Oil and gas production is associated with a brackish by-product stream called produced water which is difficult to reuse in fracking operations because it contains significant quantities of dissolved solids and chloride salts.
A growing market for ZLD systems in the Oil & Gas industry is in places with limited infrastructure such as fracking well pads in the in oil-rich basins of Texas and Oklahoma in the USA. Increasingly, ZLD systems can be operated in remote areas or shale developments because many evaporation systems are modularized and even mobile today. They are designed, fabricated and delivered as a skid-mounted package that minimizes field installation work because all units are self-contained and need no connections within the package.
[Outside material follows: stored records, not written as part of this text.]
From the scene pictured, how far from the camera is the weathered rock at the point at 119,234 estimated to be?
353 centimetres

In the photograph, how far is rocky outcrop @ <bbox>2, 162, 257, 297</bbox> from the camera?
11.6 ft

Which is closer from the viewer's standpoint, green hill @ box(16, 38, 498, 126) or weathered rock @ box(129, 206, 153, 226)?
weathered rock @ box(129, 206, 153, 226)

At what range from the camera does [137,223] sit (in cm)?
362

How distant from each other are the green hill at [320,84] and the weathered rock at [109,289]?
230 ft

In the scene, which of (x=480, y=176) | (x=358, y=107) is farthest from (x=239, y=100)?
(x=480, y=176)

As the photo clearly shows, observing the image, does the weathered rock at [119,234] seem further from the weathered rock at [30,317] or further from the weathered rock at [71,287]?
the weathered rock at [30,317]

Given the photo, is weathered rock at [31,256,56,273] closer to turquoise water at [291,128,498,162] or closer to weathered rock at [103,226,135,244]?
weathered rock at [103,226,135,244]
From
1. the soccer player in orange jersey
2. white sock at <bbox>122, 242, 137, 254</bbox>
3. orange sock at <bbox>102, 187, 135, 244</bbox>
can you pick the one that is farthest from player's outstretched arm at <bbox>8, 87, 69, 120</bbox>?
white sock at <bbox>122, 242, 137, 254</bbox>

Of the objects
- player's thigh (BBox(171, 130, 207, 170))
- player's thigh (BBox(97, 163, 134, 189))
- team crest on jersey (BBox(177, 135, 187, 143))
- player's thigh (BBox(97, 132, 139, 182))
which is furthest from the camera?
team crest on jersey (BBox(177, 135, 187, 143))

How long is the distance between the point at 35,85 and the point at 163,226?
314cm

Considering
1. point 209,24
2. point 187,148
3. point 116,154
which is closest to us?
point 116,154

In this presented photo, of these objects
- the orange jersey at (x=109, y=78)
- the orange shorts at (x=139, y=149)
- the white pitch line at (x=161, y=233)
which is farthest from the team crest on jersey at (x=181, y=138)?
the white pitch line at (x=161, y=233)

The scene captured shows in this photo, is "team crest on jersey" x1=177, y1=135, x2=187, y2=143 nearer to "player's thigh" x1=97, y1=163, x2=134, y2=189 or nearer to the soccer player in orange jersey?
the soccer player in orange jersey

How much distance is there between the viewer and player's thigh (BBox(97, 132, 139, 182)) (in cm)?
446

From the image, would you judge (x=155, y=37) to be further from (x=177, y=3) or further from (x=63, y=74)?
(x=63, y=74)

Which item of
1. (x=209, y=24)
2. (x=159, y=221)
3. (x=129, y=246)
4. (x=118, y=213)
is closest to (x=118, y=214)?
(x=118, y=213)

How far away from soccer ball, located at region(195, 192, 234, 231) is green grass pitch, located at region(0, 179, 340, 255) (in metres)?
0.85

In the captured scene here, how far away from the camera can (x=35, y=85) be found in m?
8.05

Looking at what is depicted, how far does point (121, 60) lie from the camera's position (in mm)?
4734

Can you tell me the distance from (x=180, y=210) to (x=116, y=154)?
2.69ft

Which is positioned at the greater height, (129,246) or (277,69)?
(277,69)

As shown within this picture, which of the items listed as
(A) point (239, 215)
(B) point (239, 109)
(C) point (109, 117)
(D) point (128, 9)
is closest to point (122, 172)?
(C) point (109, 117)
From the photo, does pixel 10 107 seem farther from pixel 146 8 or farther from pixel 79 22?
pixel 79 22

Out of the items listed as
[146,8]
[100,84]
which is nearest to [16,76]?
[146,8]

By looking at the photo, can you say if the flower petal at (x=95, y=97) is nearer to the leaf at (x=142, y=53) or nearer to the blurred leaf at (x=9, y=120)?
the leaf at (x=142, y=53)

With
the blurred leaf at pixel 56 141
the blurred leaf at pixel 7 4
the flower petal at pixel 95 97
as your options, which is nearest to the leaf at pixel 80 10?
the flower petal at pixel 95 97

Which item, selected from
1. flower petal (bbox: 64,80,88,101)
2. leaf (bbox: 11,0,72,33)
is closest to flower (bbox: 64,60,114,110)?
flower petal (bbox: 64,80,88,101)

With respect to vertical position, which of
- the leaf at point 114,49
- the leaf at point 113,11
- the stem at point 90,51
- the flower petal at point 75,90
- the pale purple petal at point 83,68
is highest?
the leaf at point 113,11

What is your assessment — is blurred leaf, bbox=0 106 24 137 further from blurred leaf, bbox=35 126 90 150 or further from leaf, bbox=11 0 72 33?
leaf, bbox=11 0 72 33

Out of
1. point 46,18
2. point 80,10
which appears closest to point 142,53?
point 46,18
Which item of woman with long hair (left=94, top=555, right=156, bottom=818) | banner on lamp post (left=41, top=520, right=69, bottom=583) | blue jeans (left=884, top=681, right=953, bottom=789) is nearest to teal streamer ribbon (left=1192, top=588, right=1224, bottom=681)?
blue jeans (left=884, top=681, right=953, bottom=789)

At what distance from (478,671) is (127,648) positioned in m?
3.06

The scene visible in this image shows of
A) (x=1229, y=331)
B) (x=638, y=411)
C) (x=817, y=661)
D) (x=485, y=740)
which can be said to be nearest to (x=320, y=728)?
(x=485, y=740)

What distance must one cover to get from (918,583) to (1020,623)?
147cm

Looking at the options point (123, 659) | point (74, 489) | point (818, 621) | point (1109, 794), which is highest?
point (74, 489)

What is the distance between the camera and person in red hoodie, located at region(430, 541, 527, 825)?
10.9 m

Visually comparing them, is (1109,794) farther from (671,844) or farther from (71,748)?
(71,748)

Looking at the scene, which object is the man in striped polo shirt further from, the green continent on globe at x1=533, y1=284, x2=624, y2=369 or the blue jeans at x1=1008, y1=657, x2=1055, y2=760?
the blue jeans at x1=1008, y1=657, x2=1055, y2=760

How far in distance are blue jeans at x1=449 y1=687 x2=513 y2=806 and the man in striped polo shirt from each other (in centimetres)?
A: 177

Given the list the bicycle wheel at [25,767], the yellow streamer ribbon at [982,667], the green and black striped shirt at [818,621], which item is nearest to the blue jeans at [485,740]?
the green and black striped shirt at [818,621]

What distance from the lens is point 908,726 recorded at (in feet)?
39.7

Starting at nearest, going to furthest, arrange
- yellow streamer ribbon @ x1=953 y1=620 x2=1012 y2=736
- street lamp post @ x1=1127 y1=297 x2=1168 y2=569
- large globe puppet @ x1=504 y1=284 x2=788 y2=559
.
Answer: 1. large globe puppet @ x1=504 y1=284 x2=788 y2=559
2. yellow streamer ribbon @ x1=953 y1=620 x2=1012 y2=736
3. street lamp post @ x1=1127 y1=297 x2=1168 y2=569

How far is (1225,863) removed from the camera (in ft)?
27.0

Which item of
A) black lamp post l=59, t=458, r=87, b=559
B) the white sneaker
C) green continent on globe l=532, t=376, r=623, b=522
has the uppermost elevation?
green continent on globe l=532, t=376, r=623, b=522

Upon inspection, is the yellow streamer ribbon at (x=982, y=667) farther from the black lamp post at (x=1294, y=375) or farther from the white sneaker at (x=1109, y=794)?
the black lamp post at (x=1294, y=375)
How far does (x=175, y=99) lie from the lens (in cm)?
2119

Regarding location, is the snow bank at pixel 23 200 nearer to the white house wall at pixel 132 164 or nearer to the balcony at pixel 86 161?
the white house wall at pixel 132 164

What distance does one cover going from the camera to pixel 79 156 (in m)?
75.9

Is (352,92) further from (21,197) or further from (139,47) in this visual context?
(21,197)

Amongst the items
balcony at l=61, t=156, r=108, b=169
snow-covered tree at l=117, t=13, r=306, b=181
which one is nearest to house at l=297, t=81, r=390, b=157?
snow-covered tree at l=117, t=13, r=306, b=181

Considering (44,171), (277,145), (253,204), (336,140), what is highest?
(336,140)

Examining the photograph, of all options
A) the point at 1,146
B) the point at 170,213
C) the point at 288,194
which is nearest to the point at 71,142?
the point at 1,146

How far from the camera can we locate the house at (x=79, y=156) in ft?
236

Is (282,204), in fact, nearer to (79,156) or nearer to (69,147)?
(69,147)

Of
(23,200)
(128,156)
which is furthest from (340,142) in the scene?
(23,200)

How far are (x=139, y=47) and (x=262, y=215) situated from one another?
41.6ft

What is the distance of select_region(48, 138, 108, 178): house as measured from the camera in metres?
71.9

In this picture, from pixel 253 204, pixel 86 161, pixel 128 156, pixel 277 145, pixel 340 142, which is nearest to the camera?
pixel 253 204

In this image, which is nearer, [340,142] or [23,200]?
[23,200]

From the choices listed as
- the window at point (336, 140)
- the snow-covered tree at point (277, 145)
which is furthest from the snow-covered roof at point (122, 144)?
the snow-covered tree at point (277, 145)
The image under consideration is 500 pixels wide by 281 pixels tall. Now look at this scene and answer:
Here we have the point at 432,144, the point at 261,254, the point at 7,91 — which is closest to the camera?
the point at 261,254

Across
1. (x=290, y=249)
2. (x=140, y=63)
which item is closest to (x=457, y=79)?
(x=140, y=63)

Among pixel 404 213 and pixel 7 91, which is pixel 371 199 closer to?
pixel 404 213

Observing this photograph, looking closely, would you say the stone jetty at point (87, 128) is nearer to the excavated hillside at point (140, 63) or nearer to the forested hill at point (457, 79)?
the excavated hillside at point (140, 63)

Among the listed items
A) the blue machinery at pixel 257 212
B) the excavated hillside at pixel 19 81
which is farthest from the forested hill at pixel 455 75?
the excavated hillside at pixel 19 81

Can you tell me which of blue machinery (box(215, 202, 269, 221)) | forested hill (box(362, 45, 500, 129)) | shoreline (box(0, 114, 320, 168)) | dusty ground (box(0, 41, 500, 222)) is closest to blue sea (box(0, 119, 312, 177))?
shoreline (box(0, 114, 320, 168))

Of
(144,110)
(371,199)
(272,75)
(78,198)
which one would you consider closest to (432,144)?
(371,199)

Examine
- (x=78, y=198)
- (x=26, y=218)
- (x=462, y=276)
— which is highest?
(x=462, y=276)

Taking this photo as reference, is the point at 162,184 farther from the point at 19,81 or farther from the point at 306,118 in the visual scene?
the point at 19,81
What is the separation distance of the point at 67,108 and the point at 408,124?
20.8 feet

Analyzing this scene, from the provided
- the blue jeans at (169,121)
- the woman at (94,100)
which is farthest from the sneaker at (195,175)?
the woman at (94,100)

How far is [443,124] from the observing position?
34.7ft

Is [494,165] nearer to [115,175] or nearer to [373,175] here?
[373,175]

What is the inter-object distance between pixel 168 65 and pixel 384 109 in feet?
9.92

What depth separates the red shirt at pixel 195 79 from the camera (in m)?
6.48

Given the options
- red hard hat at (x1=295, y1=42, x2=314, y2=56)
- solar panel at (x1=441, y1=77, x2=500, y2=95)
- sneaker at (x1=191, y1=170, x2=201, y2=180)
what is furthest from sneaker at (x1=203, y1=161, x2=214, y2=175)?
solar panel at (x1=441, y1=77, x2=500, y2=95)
Oil refineries, liquefied natural gas plants, and other downstream facilities have a constant demand for water to produce outputs. However, they are often located in water-stressed areas. A global energy company developing a world-class gas-to-liquids conversion site in the Middle East engaged with Veolia to design and build the effluent treatment plant. In this process, industrial wastewater will be treated by ultrafiltration and reverse osmosis to achieve high water recoveries for complete reuse within the plant. Thus, no liquid effluent will be discharged into the natural environment. Reverse osmosis brine treatment will be carried out by an evaporator that concentrates the brine followed by a crystallizer, a technology achieving zero liquid discharge where only salt crystals are produced for disposal.
A Proven Solution to Growing Challenges
Faced with mounting pressures from consumers growing aware of the impacts of production and its water consumption on the environment, industries are incorporating sustainability initiatives across their value chain. This is also true for water treatment systems. A zero liquid discharge approach uses technical innovation to close the loop, cut liquid waste and reuse clean water through highly efficient processes.
This helps to improve industrial productivity, protect ecosystems from harmful effluents and conserve water for the environment and communities. Many industrial plants in need of upgrading infrastructure have turned to ZLD to meet stricter local and state regulations.
Thanks to advanced brine management technologies that improve recoveries and reduce energy costs and wastewater disposal, ZLD is a solution that is up to the challenges posed by a future with rising water scarcity and growing demand for high-quality water.
Veolia provides industries with water treatment technologies, digital solutions, and lifecycle services that reconcile productivity and the protection of the ecosystem. With HPD® evaporation and crystallization, Veolia optimizes the use of local water resources through thermal separation processes that improve the sustainability and productivity of industrial operations.